Section 10.8: Large-Batch Training and Learning-Rate Scaling

"They gave me a thousand friends to share the work, then doubled my step size to match. For a while I sprinted. Then I tripped over my own enthusiasm and they invented warmup."
An Optimizer That Scaled Its Learning Rate

Big Picture

In synchronous distributed SGD, every worker you add enlarges the global batch, and the global batch is the single knob that couples your hardware budget to your optimizer's stability. Adding workers does not change the math of the gradient (it stays the exact average from Section 1.1); it changes the statistics of each update by averaging over more examples. A larger, lower-variance gradient invites a larger step, and the linear scaling rule makes that precise: raise the learning rate in proportion to the batch, warm it up so the early steps do not diverge, and a $K$-worker run tracks the small-batch run almost exactly, until you cross the critical batch size, past which more workers stop buying convergence speed. This section is about that coupling: how to ride it, and where it runs out.

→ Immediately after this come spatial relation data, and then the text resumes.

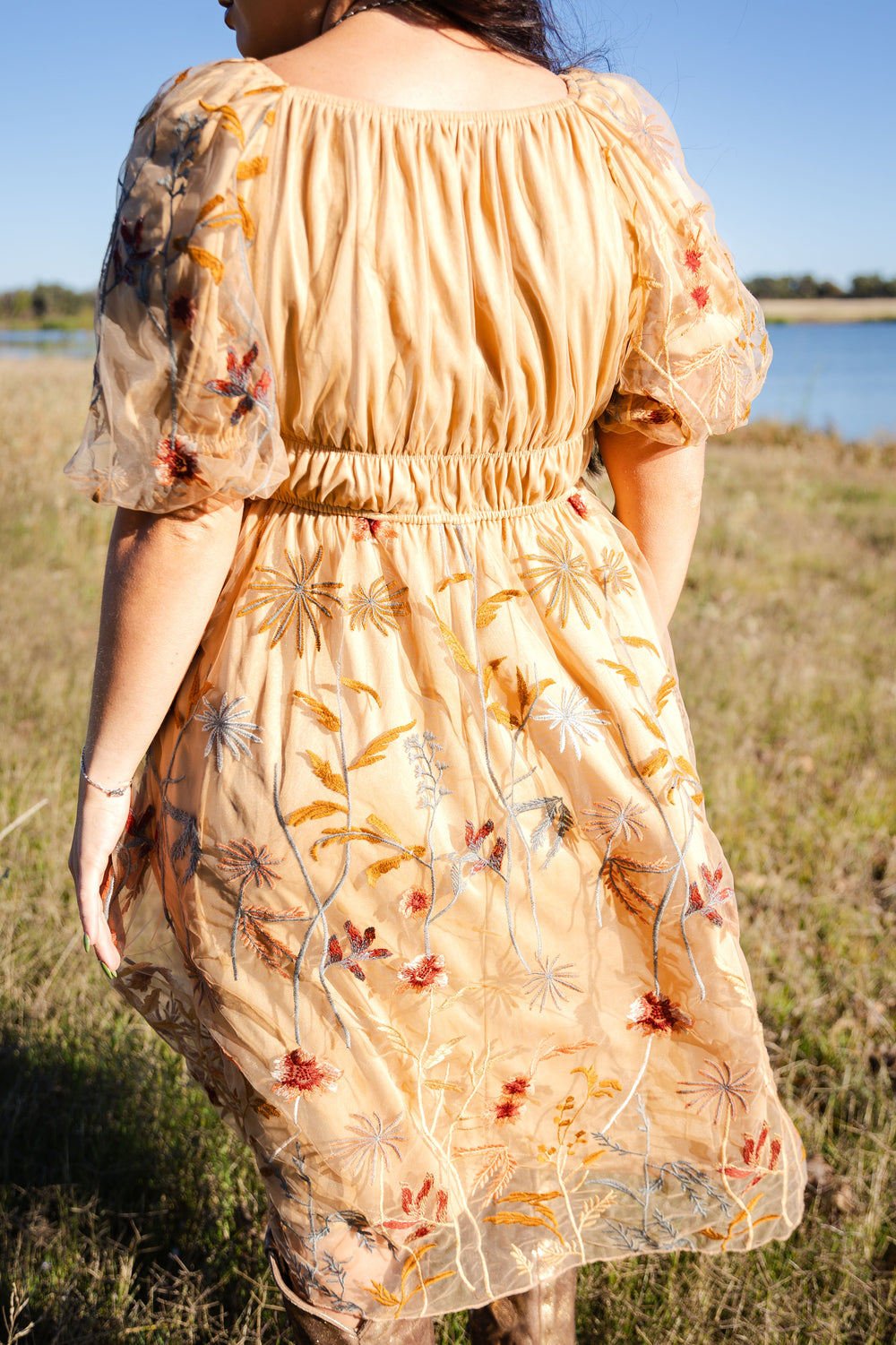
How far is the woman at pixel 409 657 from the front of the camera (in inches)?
34.9

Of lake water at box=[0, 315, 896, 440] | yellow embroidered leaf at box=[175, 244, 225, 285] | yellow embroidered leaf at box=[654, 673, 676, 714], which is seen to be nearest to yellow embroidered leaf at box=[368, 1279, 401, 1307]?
yellow embroidered leaf at box=[654, 673, 676, 714]

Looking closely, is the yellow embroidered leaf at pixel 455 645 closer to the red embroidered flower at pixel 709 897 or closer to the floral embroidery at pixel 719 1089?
the red embroidered flower at pixel 709 897

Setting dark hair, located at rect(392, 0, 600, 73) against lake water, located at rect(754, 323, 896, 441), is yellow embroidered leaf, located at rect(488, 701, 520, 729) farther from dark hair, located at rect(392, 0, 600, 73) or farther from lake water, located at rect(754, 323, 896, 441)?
lake water, located at rect(754, 323, 896, 441)

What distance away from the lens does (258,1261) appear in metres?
1.73

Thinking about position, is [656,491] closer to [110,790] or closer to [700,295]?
[700,295]

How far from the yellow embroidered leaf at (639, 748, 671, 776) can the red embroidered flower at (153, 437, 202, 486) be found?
543 mm

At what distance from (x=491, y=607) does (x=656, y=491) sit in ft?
1.08

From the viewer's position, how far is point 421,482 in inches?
38.4

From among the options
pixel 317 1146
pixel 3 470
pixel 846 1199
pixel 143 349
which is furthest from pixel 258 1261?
pixel 3 470

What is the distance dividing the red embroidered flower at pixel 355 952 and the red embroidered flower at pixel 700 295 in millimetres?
757

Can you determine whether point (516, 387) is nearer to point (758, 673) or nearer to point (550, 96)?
point (550, 96)

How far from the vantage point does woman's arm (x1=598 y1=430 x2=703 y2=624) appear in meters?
1.17

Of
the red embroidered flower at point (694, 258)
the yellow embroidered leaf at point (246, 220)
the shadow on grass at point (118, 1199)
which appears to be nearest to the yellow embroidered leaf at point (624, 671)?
the red embroidered flower at point (694, 258)

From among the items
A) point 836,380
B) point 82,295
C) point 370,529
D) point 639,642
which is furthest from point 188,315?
point 82,295
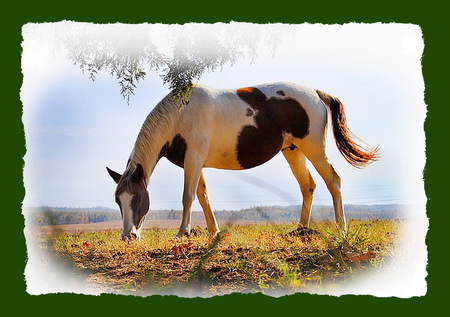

The previous section reduced the bytes moved per synchronization step. This one asks a complementary question: as you add workers to a synchronous data-parallel job, what actually changes for the optimizer, and how do you keep it converging? The answer is entirely about batch size. With $K$ workers each computing a gradient over a local batch of $B_{\text{loc}}$ examples and an all-reduce averaging them, the optimizer sees one update built from a global batch of $B = K \, B_{\text{loc}}$ examples. Doubling the worker count doubles $B$. Everything stable and everything fragile about large-scale synchronous training follows from that one identity, so we start there and build outward to the rules that tame it.

1. More Workers Means a Bigger Batch, Which Is Weak Scaling Beginner

Hold the per-worker batch fixed and add workers: the global batch grows linearly, and the number of optimizer updates per pass over the data shrinks by the same factor. This is the defining signature of weak scaling, where the total problem size grows with the worker count rather than staying fixed, the regime introduced in Section 3.3. Strong scaling would keep the global batch constant and shrink each worker's share, which quickly starves the accelerators; the dominant practice in distributed training is instead to keep each accelerator well-fed at a fixed local batch and let the global batch expand. So the question "how many workers?" is, for the optimizer, identical to the question "how large a batch can I train with and still converge well?"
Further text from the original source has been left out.